Marilyn Wyman, program coordinator at the Cornell Cooperative Extension of Greene County Agroforestry Center, in Acra, oversaw an open forum on issues surrounding biofuels earlier this month.

She said the discussion focused on the potential of woody plants found locally, such as willow.

Willow, she said, grows in wet areas as a harvested crop.

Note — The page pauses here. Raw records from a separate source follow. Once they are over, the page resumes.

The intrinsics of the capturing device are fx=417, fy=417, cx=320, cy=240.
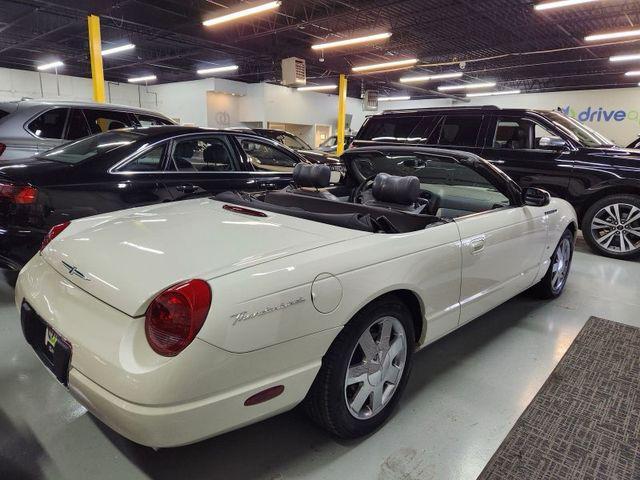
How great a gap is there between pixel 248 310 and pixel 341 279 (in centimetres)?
39

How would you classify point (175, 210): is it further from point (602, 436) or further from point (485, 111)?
point (485, 111)

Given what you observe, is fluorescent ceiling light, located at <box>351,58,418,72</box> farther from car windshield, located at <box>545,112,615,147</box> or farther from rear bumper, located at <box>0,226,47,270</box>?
rear bumper, located at <box>0,226,47,270</box>

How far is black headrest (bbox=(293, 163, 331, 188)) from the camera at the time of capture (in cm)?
294

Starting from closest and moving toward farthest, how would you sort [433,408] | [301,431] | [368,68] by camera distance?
[301,431], [433,408], [368,68]

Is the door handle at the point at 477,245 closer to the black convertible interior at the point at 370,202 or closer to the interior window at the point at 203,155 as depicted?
the black convertible interior at the point at 370,202

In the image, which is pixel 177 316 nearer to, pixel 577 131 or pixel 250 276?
pixel 250 276

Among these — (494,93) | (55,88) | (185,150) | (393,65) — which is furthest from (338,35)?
(55,88)

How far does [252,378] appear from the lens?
1.35 metres

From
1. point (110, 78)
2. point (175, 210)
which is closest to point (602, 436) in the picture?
point (175, 210)

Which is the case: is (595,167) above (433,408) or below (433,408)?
above

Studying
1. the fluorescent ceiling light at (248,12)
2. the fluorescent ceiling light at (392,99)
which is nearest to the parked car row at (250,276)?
the fluorescent ceiling light at (248,12)

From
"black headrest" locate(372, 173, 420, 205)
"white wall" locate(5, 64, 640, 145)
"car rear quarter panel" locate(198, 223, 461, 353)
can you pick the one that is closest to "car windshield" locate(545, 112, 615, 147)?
"black headrest" locate(372, 173, 420, 205)

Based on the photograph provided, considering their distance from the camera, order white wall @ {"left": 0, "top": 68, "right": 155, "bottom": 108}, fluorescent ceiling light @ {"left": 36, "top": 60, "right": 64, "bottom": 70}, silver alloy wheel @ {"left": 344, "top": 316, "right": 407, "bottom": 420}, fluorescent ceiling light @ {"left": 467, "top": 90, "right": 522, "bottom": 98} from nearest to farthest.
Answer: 1. silver alloy wheel @ {"left": 344, "top": 316, "right": 407, "bottom": 420}
2. white wall @ {"left": 0, "top": 68, "right": 155, "bottom": 108}
3. fluorescent ceiling light @ {"left": 36, "top": 60, "right": 64, "bottom": 70}
4. fluorescent ceiling light @ {"left": 467, "top": 90, "right": 522, "bottom": 98}

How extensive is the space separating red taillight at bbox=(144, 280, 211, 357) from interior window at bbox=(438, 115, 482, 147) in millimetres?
5191
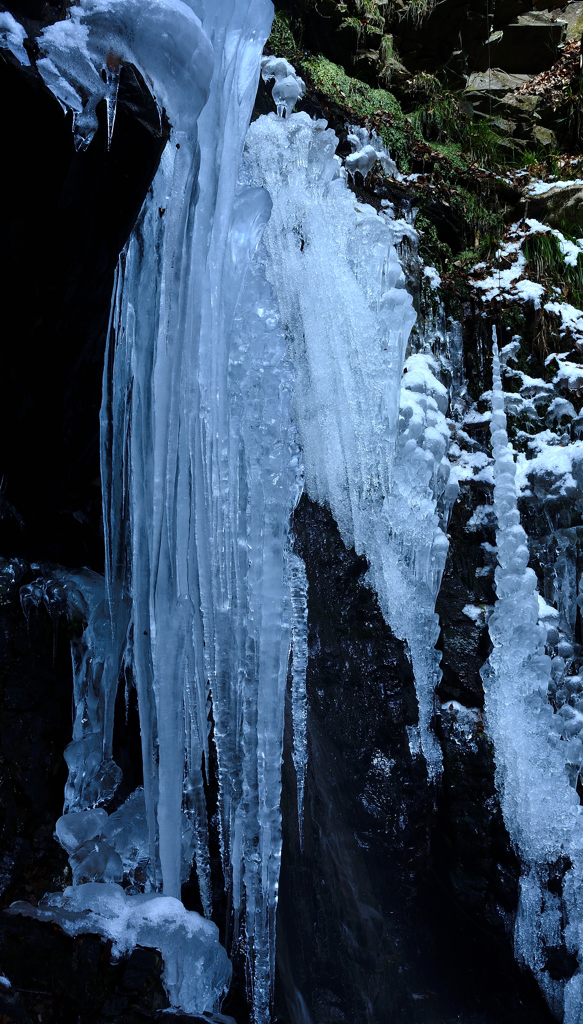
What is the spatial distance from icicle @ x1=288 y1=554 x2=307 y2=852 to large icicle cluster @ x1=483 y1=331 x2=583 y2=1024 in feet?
3.90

The roughly 30 participants in the dialogue were curious about business opportunities and the factors involved with producing biofuels.

“I think there was a lot of interest in this,” she said.

Zywia Wojnar, of Pace University, also attended the Acra meeting.

Wojnar is the project manager of the renewable fuels roadmap, a project coordinated by Cornell Cooperative Extension and Pace University, NYSERDA, the state Department of Agriculture and Markets and the state Department of Environmental Conservation that was created earlier this year.

The roadmap was recommended by the Renewable Energy Task Force, created by Gov. David A. Paterson in 2008.

The roadmap, which is expected to be completed later this year, will provide guidance to those working on how to reduce dependence on foreign oil and harmful greenhouse gas emissions.

Wojnar said the initiative focuses more on biofuels that are made from non-food crops in order to avoid entering into the debate between growing a crop for food versus growing it for fuel.

“We try to steer away from that,” she said.

Wojnar explained that poplar can also be grown for fuel. Once the trees are mature, she said, they can be cut back — but not to the ground — and regrow. After three years, wood can be harvested again, she said.

She said that most of the woodfuel used by New York companies is produced in New York.

Currently, fuelwood pellets are manufactured for residential use in five location in the state, in Delaware, Herkimer, Jefferson, Stueben and Wyoming counties, Lori Severino, a DEC spokeswoman said in an e-mail last week.

She said two more plant will open, in Massena and Saratoga County, shortly.

Severino said that many sawmills use wood chips for space heaters and to run lumber dry-kilns and two coal-fired facilities in Niagara and Yates counties have begun to co-fire with wood.

Two electric/cogenerating plants, in Franklin and Lewis counties, use wood feedstocks exclusively, she said.

But chip and pellet production for large-scale operations still has room to evolve.

John Deschaine explained that the pellets are more expensive to produce than chips because wood needs to be stripped of its bark before it can be pressed into a pellet or briquette.

Zywia Wojnar said that biomass needs to be commoditized, before the industry can grow.

A number of variable factors including moisture content, size and weight need to be standardized in order to a customer to know exactly how much product is needed, she said.

“I would not say it is a very established market,” she said.